Thick successions of meter-scale cycles are present in the Middle Cambrian Pierson Cove, Trippe, and Wah Wah Summit formations, the upper Cambrian Sneakover Limestone Member of the Orr Formation, Hellnmaria and lower Lava Dam members of the Notch Peak Formation, and the lower Ordovician Wah Wah and Juab limestones. These meter-scale cycles are dominantly carbonate, generally are characterized by biologic and climatic stasis, and are the sedimentological response to astronomical forcing. High-frequency, low-amplitude sea-level changes appear to have resulted from thermal expansion and contraction of well-mixed oceans.

In contrast, shale-rich intervals commonly have fewer meter-scale cycles and tend to be associated with sea-level falls or lowstands. In western Utah, these intervals include the Chisholm, Whirlwind, Candland, Corset Spring, and Steamboat Pass shales. A relatively thick, wedge-shaped middle carbonate unit is found in each of these intervals or between shales. Lowstand carbonate wedges represent short-lived recovery of the carbonate platform prior to a second stage of siliciclastic progradation and burial.

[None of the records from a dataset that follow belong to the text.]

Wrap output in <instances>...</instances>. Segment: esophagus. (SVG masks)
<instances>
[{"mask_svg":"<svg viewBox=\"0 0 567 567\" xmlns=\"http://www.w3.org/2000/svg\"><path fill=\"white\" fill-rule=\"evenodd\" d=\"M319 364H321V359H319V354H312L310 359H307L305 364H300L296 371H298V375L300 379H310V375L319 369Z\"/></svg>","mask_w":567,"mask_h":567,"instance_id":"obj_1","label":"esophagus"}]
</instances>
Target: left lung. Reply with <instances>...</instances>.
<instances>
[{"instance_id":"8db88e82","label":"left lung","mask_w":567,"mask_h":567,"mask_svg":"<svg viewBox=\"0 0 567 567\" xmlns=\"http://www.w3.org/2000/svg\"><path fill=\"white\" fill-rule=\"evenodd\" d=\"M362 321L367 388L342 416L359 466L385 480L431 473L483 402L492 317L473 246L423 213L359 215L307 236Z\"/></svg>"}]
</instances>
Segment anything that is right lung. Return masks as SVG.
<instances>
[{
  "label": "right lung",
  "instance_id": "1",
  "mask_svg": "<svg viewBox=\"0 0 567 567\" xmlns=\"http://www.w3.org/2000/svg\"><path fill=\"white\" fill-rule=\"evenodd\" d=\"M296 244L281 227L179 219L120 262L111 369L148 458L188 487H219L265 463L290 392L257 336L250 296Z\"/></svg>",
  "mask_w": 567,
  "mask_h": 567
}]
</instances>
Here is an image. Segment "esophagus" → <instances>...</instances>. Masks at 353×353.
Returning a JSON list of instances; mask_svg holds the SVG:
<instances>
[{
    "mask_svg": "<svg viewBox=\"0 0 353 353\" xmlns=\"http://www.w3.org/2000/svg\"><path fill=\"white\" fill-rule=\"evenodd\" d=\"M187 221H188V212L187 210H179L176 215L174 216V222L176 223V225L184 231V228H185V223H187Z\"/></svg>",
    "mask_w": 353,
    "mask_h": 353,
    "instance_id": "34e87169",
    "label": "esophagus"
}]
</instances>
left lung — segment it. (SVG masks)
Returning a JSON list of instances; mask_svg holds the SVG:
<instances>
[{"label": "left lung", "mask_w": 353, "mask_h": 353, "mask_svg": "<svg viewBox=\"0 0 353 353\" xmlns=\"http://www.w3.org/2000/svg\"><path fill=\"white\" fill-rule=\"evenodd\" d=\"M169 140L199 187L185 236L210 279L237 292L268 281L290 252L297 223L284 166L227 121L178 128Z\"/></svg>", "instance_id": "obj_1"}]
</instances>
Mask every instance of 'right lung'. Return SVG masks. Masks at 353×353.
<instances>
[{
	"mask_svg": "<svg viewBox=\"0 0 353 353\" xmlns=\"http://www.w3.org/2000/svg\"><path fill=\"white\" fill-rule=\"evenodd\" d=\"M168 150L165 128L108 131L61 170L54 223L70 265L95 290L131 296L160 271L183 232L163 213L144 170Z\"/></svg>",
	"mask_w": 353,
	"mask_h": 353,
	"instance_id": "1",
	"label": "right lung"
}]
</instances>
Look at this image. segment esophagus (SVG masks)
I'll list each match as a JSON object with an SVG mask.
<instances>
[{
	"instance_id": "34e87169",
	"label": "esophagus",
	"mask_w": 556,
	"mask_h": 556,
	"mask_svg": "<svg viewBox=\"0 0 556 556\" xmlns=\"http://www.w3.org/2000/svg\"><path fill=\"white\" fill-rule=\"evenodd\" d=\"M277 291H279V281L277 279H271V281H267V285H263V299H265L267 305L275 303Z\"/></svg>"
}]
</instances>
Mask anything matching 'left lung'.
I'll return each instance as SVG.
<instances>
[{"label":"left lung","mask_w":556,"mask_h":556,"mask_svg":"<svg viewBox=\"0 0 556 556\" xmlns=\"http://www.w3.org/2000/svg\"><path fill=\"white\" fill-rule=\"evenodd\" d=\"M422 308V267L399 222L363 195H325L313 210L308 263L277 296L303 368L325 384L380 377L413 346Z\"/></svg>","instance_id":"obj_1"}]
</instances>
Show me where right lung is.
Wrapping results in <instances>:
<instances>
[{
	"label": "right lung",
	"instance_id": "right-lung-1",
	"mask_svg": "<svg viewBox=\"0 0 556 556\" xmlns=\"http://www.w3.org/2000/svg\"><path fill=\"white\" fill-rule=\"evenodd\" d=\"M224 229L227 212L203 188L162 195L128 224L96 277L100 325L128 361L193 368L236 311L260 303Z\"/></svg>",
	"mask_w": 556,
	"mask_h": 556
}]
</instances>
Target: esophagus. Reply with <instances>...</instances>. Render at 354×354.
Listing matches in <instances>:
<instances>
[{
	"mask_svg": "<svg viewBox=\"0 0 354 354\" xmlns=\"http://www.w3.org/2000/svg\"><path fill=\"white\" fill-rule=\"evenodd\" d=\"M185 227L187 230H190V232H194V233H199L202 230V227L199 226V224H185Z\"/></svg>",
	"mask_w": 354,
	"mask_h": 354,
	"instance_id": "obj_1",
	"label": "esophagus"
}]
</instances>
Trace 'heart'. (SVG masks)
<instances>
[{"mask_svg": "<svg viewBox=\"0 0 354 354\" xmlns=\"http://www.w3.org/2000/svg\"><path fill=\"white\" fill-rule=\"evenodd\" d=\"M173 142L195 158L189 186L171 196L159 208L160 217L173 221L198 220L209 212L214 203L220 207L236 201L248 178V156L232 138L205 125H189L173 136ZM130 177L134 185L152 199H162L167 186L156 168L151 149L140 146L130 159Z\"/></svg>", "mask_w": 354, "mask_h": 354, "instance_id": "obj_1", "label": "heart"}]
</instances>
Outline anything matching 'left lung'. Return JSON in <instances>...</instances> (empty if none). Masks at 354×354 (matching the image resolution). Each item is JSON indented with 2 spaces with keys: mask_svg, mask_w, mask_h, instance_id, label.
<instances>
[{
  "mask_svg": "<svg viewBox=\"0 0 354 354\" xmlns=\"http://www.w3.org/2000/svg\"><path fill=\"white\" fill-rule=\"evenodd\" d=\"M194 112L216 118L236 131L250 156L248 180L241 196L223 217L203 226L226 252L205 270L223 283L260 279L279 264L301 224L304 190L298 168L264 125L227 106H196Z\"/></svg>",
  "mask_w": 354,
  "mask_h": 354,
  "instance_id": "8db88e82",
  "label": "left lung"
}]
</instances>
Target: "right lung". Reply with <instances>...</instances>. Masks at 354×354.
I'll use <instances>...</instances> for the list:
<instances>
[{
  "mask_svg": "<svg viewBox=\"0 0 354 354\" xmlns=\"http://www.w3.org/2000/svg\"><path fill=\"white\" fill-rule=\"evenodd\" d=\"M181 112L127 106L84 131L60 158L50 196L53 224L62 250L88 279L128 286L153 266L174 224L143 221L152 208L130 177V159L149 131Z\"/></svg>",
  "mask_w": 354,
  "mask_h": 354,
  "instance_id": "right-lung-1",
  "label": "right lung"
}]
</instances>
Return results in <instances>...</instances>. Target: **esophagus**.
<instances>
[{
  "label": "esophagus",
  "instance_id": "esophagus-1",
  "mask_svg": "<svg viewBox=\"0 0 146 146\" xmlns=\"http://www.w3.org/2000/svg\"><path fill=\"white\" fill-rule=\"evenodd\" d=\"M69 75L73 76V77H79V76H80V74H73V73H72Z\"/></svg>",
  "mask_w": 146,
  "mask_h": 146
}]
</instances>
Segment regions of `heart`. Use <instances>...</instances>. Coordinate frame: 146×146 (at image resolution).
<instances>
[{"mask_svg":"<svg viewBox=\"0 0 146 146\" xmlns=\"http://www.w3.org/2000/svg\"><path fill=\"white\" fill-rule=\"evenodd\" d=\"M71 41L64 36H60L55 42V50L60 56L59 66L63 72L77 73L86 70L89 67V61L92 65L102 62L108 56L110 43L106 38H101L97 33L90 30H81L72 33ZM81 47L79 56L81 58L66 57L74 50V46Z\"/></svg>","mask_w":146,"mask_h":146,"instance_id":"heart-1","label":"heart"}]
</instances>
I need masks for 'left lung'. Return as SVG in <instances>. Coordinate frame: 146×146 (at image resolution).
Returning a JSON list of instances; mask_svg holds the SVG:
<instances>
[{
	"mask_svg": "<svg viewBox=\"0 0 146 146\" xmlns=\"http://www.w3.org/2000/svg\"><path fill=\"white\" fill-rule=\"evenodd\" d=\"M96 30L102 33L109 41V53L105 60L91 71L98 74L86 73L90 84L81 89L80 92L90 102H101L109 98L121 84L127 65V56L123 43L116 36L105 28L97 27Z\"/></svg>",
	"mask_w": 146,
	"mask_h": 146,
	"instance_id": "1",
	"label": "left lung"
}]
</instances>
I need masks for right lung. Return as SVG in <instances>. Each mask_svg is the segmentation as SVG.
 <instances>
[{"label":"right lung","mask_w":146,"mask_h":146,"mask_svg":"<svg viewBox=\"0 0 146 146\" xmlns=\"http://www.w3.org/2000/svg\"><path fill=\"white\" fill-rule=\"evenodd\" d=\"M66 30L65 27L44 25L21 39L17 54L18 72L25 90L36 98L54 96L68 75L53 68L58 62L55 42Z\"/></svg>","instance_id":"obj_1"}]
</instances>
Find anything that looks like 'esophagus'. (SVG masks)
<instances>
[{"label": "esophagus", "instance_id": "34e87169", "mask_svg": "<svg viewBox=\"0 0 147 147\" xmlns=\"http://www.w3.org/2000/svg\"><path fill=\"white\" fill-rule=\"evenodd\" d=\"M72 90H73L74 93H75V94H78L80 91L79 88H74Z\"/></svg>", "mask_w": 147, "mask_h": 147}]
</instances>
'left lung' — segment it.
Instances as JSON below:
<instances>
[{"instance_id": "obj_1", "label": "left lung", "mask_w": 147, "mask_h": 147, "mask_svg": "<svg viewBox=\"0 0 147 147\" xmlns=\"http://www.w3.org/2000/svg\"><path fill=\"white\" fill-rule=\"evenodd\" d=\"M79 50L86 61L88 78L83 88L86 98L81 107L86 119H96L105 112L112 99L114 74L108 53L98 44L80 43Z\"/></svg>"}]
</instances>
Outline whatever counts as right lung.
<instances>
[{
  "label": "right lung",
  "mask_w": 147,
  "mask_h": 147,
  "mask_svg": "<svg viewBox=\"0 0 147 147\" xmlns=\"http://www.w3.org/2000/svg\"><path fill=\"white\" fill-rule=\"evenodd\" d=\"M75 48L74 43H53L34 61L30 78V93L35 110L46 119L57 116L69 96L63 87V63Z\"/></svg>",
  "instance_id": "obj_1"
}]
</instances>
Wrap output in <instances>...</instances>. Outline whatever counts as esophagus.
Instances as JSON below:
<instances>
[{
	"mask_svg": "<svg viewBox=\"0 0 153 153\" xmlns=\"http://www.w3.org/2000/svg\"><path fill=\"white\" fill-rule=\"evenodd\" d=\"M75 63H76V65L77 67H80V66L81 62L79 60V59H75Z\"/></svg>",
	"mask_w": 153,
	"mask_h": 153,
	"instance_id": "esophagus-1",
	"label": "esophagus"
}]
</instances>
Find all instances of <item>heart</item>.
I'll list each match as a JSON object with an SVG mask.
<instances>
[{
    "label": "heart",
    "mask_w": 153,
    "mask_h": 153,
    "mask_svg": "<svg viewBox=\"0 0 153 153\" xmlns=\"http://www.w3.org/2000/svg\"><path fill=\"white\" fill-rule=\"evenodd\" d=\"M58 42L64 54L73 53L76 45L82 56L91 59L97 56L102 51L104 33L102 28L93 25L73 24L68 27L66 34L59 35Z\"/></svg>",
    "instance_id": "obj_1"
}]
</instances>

Important exceptions to these general patterns include the Pioche Shale, a highly radioactive shale that accumulated during the initial transgression of the Sauk Sequence, the combined Wheeler Shale-lower Marjum Formation, which accumulated in response to fault movement along the House Range Embayment, and the Fillmore Formation, the enigmatic and complex culmination of mixed shale and carbonate sedimentation during the Sauk Sequence on the Lower Paleozoic miogeocline.